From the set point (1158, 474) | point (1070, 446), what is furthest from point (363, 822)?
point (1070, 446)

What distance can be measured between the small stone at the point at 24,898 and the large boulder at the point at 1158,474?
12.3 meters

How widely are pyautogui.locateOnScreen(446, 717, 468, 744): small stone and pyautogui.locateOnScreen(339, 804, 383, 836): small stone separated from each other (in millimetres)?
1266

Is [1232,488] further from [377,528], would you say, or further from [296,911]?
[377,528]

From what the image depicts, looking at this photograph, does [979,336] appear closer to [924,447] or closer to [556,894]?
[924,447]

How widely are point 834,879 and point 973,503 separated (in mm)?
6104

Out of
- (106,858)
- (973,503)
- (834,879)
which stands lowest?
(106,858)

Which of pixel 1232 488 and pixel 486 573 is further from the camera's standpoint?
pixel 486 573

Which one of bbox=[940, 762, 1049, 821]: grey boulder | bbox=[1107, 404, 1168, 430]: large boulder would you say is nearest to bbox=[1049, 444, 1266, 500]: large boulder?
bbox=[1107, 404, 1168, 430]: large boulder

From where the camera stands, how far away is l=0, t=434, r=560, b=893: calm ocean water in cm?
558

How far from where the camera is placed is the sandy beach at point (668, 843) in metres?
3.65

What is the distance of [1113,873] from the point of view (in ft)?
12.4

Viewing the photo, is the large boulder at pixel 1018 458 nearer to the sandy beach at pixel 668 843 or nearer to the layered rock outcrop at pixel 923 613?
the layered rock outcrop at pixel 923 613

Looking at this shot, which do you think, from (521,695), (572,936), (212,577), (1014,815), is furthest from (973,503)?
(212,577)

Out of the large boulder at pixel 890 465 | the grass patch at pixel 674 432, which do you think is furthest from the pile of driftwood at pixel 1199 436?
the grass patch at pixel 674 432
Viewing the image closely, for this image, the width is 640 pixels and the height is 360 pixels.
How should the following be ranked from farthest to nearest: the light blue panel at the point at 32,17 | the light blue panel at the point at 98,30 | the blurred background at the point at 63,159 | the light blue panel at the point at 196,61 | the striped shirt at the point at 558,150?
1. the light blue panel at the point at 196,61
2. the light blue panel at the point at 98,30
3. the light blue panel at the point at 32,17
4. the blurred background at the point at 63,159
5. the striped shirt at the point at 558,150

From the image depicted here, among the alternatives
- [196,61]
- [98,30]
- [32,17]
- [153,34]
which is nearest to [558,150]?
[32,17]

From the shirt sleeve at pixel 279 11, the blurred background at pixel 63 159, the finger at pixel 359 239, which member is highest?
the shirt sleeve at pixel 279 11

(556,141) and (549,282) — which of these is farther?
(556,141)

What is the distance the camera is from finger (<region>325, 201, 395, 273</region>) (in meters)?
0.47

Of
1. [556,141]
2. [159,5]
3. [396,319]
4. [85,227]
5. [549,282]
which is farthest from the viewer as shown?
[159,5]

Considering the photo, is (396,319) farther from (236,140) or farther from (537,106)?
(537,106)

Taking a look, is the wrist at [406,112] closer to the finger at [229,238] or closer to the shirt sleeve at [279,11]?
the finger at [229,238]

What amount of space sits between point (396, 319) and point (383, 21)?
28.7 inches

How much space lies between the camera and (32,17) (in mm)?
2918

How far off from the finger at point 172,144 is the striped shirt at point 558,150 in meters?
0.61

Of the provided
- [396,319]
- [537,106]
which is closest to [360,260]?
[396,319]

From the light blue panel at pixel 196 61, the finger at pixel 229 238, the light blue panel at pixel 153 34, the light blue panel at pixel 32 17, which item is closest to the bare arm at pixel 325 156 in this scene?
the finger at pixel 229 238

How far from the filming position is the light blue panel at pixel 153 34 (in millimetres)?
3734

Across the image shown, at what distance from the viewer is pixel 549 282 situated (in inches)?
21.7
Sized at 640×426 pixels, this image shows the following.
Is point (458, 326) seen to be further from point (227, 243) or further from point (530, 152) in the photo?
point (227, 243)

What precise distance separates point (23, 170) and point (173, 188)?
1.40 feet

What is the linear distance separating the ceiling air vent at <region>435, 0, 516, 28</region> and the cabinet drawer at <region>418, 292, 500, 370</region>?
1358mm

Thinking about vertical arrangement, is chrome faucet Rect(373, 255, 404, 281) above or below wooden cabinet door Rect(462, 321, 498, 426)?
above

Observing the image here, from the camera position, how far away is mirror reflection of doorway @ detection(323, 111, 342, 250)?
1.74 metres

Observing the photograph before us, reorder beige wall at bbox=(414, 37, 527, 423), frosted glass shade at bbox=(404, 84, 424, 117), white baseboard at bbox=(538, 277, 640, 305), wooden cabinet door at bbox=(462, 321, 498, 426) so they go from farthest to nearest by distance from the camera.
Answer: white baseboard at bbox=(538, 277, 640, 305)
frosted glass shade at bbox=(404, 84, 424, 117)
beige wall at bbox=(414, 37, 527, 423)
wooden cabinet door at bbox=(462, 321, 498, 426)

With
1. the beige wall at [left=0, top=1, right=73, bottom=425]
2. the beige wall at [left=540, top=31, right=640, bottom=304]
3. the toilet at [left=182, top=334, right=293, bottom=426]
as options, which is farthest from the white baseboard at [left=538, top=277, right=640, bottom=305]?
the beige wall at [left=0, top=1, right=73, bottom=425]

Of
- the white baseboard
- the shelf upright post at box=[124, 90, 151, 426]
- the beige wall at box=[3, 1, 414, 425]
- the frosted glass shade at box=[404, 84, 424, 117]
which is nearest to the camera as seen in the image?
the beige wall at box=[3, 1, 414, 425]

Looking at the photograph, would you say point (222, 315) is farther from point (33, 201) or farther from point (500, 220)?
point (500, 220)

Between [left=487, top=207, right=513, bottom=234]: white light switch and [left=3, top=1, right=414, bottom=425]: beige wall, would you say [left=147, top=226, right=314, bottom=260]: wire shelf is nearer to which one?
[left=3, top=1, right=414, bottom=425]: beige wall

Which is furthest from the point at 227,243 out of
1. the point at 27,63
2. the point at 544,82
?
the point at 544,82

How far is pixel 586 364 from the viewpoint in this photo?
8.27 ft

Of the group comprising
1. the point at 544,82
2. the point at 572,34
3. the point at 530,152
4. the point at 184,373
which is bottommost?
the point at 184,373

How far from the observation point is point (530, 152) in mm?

Written request:
Render the rows from the line with "Viewing the image" up to and including the line with "5. the striped shirt at the point at 558,150" as a two-column CSV with the headers input and output. Put one CSV line per row, with its text under input and its answer under output, each in a single quoted field with line breaks replaced by spaces.

Right answer:
input,output
"Viewing the image closely, for this image, the width is 640 pixels and the height is 360 pixels. How should the following be ranked from farthest to nearest: the light blue panel at the point at 32,17 | the light blue panel at the point at 98,30 | the blurred background at the point at 63,159 | the light blue panel at the point at 196,61 | the striped shirt at the point at 558,150?","1. the light blue panel at the point at 196,61 2. the light blue panel at the point at 98,30 3. the light blue panel at the point at 32,17 4. the blurred background at the point at 63,159 5. the striped shirt at the point at 558,150"